Мама сделала неопределённый жест в сторону окна и в сердцах, с досадой выпалила:
– Ты не представляешь, Антоша, как мне всё осточертело. Я видеть не могу это всё. Да и что я видела! Мирошев, кабинеты черчения и рисунка. Тупых студентов и скандальных родителей, завистливых коллег? У меня кроме твоего отца и не было никого.
− Раньше ты его боялась.
− Он изменился, Антоша. Сбылась его мечта. Он сказал, копии продаются. Жаль, рукописных нет. Он скучает по тебе, Антоша. Ты не просто сын, ты его детище.
− Мама! Закончим, прошу тебя. Не хочу о нём говорить.
− Я уеду − он будет приходить к тебе в гости.
− Зачем?
− Мне так спокойнее.
− Он разве не в Москве?
− Не знаю. В колледж зашёл, мы погуляли в парке.
− Ой, мама. Больше всего я рад, что он не сможет с тобой гулять, когда ты насовсем переберёшься…
− Ты вбей его новый телефон, у него ещё один номер.

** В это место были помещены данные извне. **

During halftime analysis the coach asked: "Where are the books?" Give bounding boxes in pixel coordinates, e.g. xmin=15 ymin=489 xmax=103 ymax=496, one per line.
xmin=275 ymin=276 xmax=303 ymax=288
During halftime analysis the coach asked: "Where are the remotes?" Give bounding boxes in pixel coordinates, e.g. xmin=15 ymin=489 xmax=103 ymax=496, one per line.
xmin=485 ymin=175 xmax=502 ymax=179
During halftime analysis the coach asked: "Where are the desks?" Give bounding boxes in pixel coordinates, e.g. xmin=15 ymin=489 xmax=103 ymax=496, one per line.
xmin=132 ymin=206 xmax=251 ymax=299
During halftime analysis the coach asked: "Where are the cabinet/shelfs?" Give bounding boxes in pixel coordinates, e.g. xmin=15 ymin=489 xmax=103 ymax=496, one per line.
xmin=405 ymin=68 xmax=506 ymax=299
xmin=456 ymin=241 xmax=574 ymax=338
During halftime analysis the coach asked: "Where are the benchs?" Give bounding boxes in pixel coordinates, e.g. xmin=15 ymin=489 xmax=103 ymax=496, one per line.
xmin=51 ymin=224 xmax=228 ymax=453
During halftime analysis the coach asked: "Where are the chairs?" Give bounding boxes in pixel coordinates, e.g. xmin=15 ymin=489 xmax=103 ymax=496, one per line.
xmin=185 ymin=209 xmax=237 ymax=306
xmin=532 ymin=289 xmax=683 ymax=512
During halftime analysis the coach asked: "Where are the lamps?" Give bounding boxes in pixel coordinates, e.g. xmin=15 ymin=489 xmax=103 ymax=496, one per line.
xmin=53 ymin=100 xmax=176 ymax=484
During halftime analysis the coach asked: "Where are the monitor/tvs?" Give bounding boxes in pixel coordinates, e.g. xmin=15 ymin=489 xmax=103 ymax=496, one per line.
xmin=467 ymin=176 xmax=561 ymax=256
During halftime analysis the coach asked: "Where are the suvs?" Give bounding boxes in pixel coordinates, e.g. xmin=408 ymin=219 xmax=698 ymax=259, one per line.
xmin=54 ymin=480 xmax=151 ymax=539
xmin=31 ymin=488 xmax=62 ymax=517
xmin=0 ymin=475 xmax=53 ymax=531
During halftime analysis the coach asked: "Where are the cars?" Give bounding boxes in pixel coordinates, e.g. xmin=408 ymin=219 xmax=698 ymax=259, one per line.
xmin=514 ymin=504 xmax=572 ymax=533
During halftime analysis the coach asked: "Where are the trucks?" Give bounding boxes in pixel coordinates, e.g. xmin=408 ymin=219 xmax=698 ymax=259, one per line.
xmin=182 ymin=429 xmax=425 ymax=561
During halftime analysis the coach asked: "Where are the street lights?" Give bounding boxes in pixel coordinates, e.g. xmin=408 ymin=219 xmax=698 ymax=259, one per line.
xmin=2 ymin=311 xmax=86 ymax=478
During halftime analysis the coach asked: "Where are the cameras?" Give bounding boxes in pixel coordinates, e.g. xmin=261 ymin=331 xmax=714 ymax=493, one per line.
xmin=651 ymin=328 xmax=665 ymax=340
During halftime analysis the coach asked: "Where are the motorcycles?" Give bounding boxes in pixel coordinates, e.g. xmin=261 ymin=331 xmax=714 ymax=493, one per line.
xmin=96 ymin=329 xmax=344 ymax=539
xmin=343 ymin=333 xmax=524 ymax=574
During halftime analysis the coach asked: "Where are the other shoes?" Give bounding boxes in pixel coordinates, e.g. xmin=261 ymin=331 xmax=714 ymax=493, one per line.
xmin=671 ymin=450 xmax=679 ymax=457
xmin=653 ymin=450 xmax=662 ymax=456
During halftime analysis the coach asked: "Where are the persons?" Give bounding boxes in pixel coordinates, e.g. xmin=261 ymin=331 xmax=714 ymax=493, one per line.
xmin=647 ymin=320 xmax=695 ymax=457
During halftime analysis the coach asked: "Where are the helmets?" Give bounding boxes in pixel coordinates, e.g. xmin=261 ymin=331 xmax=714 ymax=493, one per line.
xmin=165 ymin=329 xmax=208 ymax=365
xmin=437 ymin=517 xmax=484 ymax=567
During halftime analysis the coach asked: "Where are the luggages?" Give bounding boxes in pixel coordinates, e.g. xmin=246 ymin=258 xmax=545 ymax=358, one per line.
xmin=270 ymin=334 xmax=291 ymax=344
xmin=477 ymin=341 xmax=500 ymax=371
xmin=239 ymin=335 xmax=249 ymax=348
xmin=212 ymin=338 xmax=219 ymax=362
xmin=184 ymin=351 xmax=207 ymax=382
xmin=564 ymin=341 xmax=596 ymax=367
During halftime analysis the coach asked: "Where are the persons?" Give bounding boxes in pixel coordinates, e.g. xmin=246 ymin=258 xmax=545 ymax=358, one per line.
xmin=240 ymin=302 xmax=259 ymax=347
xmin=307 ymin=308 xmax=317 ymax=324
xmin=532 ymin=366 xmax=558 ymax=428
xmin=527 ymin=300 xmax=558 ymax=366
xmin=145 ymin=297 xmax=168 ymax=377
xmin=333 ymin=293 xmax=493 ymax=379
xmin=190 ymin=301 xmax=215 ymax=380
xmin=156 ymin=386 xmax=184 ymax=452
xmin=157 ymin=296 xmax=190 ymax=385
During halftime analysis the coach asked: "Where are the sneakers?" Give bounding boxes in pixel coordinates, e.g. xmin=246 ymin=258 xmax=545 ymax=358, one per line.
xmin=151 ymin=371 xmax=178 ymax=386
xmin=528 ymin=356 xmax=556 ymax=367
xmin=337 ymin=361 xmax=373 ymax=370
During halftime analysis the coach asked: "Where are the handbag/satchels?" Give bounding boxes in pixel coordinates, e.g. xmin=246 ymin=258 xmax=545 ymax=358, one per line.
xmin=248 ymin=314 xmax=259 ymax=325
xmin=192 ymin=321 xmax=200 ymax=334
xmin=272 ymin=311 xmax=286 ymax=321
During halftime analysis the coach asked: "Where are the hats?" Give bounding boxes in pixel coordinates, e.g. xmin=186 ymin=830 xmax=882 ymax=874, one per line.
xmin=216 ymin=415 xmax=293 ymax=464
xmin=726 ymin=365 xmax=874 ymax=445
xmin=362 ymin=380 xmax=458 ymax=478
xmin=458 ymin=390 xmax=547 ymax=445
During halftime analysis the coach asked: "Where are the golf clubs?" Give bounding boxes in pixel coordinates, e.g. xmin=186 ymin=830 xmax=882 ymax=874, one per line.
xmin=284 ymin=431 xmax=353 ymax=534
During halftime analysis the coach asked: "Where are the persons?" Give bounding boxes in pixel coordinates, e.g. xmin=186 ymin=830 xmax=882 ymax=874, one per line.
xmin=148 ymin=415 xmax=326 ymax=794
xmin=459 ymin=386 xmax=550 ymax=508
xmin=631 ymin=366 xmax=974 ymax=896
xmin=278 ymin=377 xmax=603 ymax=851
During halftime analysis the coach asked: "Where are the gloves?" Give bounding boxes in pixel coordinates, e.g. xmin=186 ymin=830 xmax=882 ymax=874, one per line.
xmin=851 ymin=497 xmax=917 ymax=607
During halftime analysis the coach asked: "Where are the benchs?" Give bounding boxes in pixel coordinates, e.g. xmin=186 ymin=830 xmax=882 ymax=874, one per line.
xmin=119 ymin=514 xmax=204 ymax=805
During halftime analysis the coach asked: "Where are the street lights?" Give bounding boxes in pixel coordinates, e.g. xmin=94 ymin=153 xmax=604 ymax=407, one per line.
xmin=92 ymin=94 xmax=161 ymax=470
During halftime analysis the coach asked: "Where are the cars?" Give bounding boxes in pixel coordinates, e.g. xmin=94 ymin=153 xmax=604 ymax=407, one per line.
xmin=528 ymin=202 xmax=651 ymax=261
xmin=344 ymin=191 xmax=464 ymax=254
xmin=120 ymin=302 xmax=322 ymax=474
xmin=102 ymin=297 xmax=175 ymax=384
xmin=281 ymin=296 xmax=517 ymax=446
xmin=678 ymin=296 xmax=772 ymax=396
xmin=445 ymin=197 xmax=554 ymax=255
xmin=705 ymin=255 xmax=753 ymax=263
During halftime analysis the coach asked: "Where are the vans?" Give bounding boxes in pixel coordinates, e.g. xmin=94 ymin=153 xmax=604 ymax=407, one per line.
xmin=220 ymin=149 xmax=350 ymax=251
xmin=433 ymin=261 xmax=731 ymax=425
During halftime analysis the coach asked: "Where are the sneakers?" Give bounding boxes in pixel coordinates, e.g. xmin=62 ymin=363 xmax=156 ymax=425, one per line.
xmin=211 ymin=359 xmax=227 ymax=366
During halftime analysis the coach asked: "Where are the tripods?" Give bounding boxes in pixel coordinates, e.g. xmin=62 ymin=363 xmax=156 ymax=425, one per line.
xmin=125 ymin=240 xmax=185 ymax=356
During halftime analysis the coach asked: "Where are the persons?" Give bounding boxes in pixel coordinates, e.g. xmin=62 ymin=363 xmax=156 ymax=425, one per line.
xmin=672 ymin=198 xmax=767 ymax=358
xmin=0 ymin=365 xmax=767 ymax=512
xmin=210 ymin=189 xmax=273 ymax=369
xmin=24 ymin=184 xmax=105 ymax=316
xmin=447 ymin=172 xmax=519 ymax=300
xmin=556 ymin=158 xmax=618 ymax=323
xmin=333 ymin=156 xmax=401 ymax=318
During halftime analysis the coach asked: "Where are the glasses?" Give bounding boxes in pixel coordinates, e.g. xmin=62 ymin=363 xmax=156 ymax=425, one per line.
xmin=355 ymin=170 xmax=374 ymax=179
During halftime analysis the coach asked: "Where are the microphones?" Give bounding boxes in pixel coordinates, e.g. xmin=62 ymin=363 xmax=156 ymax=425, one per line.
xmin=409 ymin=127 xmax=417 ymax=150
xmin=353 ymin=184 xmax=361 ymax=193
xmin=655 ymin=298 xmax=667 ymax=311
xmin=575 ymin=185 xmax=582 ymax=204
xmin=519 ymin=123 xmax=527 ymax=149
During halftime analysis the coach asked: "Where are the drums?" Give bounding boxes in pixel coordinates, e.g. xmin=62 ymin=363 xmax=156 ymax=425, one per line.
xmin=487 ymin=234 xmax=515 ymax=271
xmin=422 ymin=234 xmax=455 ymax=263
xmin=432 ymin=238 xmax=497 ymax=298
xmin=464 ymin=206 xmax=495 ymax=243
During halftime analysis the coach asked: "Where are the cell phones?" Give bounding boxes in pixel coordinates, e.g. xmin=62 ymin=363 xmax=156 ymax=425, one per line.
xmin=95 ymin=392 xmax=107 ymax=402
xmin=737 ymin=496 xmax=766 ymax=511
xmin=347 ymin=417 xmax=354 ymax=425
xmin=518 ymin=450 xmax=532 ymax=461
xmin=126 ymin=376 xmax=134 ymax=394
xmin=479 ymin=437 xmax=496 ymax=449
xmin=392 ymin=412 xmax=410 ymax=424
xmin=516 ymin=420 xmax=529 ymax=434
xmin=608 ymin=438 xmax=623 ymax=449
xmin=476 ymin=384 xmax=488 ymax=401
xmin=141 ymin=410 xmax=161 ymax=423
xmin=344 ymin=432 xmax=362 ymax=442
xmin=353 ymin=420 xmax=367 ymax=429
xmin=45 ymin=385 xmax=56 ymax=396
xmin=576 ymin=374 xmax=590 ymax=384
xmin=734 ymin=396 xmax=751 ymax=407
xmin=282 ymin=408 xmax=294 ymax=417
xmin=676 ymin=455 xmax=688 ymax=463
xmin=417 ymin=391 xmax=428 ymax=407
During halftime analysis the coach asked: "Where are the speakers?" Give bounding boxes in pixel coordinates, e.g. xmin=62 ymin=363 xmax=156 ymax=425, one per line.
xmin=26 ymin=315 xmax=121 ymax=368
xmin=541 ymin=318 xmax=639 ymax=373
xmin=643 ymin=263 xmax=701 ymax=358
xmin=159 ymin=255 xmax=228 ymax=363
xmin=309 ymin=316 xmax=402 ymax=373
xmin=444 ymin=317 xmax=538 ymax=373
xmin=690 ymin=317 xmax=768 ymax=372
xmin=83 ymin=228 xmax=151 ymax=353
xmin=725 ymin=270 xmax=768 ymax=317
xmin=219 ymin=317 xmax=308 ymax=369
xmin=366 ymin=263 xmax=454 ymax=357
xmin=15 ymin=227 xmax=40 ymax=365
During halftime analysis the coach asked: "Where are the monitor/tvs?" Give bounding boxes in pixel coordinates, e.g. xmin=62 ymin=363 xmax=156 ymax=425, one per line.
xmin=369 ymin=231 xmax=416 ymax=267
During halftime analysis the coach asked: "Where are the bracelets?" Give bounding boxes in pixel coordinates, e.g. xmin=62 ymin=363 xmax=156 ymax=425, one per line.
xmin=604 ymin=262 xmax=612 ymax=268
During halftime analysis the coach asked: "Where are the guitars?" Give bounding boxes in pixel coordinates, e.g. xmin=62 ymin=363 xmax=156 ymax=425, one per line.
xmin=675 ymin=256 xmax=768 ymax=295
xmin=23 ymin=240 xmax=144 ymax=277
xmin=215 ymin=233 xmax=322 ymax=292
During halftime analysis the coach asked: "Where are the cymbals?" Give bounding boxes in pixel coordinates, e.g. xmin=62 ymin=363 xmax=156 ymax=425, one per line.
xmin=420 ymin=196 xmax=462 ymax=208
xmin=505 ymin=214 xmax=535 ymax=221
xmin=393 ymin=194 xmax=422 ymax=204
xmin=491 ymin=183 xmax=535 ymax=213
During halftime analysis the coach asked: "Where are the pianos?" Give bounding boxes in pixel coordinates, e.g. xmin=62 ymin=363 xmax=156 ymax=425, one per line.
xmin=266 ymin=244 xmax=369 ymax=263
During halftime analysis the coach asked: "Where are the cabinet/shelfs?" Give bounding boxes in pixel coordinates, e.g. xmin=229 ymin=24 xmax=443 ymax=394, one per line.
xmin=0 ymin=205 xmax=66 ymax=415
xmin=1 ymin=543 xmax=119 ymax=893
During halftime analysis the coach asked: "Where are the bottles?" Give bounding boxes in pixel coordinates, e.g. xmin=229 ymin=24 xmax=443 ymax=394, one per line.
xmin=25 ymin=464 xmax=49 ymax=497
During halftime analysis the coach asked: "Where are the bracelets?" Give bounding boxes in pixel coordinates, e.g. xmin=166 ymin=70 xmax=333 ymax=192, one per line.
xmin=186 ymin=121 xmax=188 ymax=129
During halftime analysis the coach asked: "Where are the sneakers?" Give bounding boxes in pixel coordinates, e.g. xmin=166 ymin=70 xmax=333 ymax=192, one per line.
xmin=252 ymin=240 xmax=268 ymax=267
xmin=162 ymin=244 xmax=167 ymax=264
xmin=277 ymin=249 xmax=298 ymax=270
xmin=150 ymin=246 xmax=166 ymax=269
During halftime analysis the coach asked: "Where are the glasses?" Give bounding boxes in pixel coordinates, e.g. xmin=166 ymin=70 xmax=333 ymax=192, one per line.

− И не подумаю. – Но подумал и вбил его номер…
− Любовь витает, не находишь? – спросил Дан, наверное он читал по лицу.
− Данёк-романтик, – рассмеялся Савва, он выпил больше нас, он любил терпкое и сладкое в отличие от меня, его разморило в вечерних лучах, он запьянел.
− Антоний! А как там твоя Антония?
− Антонина.
− Вот. Не хочешь ли ты снова со своей?
Я пожал плечами – мне не хотелось говорить на эту тему.
− Ну так что? – не унимался Дан.
− После всего, что случилось?
− Ну а что случилось?
− Скажешь – не ты ей писал о наших приключениях в Петербурге?
− Что за приключения? – насторожился Савва, он был совсем не сплетник, у него полностью отсутствовала эта страсть Дэна знать, кто как и кто с кем.
− Я напился, а Дэн меня спалил.
− Ага. Я просто поделиться хотел, пожаловаться, как мне тяжело. Я тоже был, между прочим, нетрезв.
− Да ну, − Савва потерял всякий интерес к разговору.
− Но я нетрезвый Лизе твоей не пишу ничего. Всё, Дан, − я поднял ладонь, успокаивая его. – Я не хочу даже вспоминать. Будем считать, что этого не было.
− Ну так что Тоня твоя? Пишет? – не унимался Дан.
− Писала.
− Ну а ты?
Я проигнорил вопрос.
− Ну, а почему, Антоний? – спросил серьёзно Дэн. Дэн такая прилипала!